There are stories—apocryphal, likely—of a “super IPA” that one moderator on a private Discord claims to have. A version that re-enables ClashMob using a custom server emulator. A version that unlocks the fabled “Epic Citadel” secret level, where you fight a giant, corrupted version of the castle itself. Most say it’s a hoax. But every few months, someone posts a screenshot of a sword that shouldn’t exist—a blade with a name in an unknown language, stats that read “ERROR: GOD_TIER”—and whispers: “Found it in a v1.0 IPA from 2011. Buried in the assets. Chair knew. They always knew.”
Suddenly, the IPAs were no longer pirate copies. They were preservation . If you wanted to play Infinity Blade II on a modern iPad Pro, you had to find an old, sideloadable IPA, resign it with a developer certificate, and use a tool like AltStore or Sideloadly. Online forums like r/infinityblade became digital tombs, with users sharing Google Drive links to archived IPAs, begging: “Does anyone have the v1.4 version? The one with the fixed ClashMob?”

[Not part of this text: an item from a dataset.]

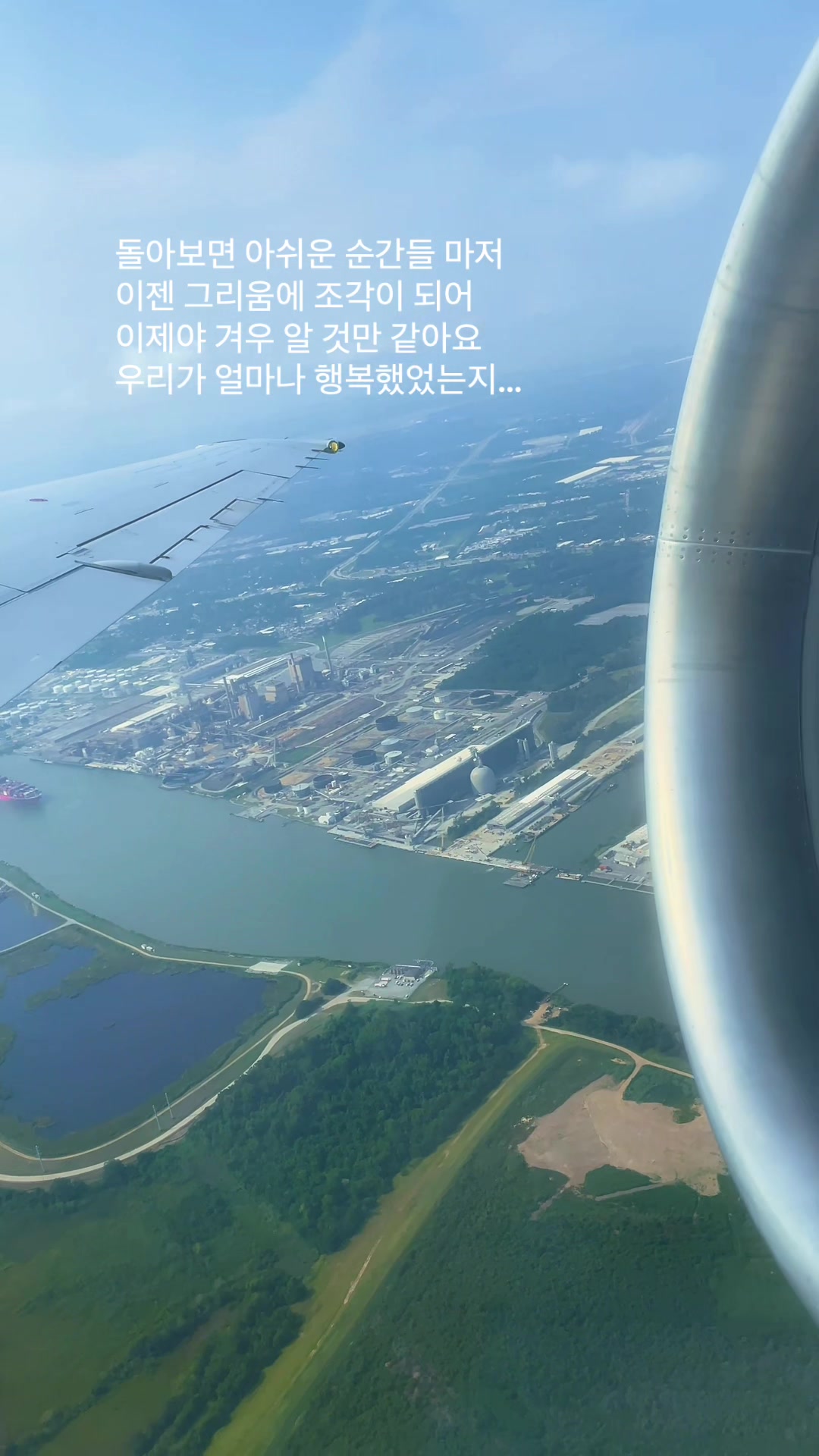 @Nomad James(노마드제임스)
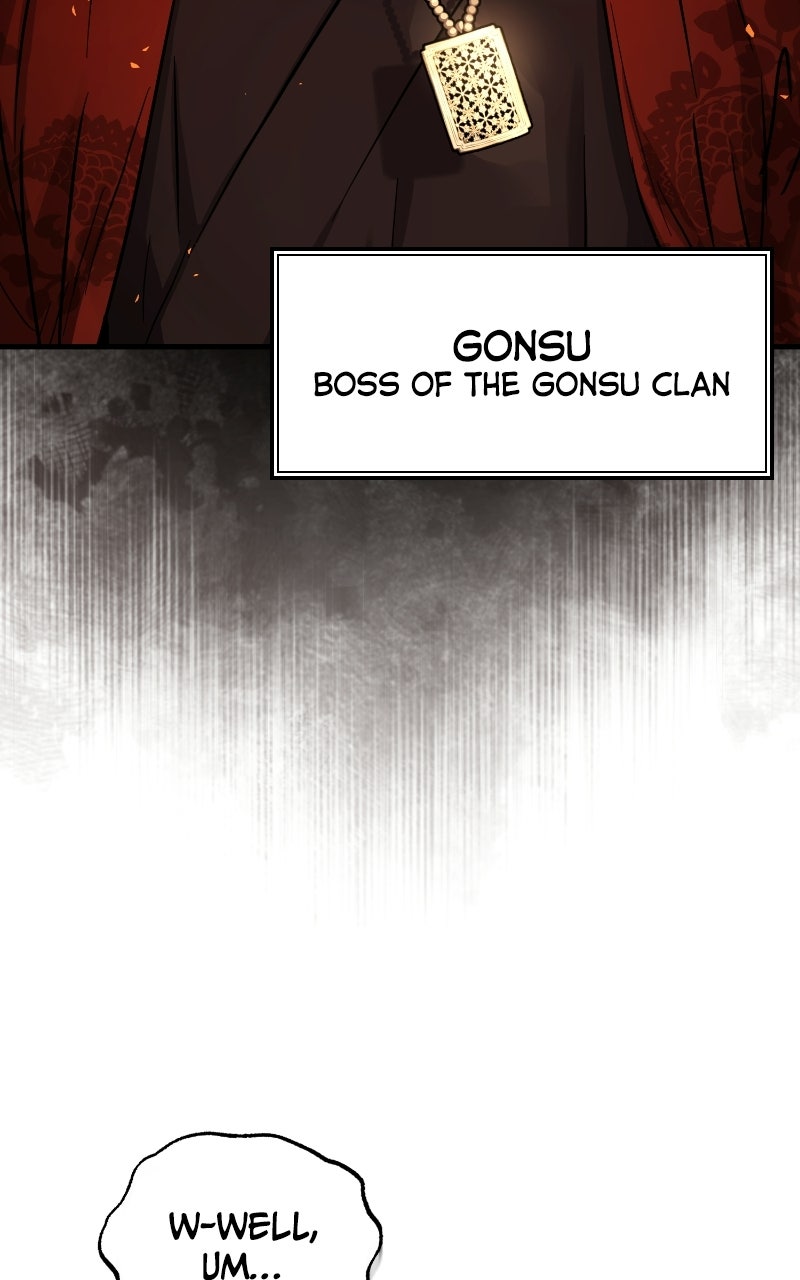 Read Absolute Reign chapter 72 image 16 on Lezhin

But the cracked IPA gave people something the official App Store version couldn’t: freedom. infinity blade 2 ipa
Not all IPAs were created equal. A few weeks after launch, Chair released an update—v1.0.1—that patched exploits and added the “ClashMob” feature, a asynchronous multiplayer mode. The new IPA was tougher to crack. A group called “WEAPON” released what they claimed was a clean crack, but it was bugged. When you installed that particular IPA, Siris’s sword would clip through the ground. Enemies froze mid-swing. Worst of all, the “Negative Bloodline” glitch appeared: if you died and restored from a certain save state, your character’s health would roll over to negative billions, making you instantly die on every rebirth.
The story of the Infinity Blade II IPA begins not in a boardroom, but in the dim glow of a hacker’s monitor. The game launched on December 1, 2011. Within 48 hours, the Scene—the underground network of crackers—had stripped away its DRM like peeling armor from a fallen knight. The first cracked IPA appeared on a torrent site with a simple NFO file: “Infinity.Blade.2.v1.0.Cracked.by.DYNASTY.” Most say it’s a hoax
Then came 2011. Infinity Blade II .
In 2013, Apple’s iOS 7 introduced stricter sandboxing and 64-bit requirements. Infinity Blade II still ran, but cracks became harder. Then, in 2018, Epic Games—in a move that broke millions of digital hearts—delisted the entire Infinity Blade trilogy from the App Store. The official reason: they couldn’t maintain it for modern iOS versions. The real reason? Epic was shifting focus to Fortnite and the looming battle with Apple over the App Store’s 30% cut. Chair knew
For most developers, this was a nightmare. For Chair, it was a strange kind of victory. The cracked IPA spread like wildfire because Infinity Blade II wasn’t just a game—it was a spectacle. It featured the bloodied, immortal knight Siris, wielding massive swords against the god-king Raidriar in a collapsing, crystalline world. The graphics used Unreal Engine 3 with dynamic reflections, real-time shadows, and full-screen effects that made the iPad 2’s screen look like a window into another dimension.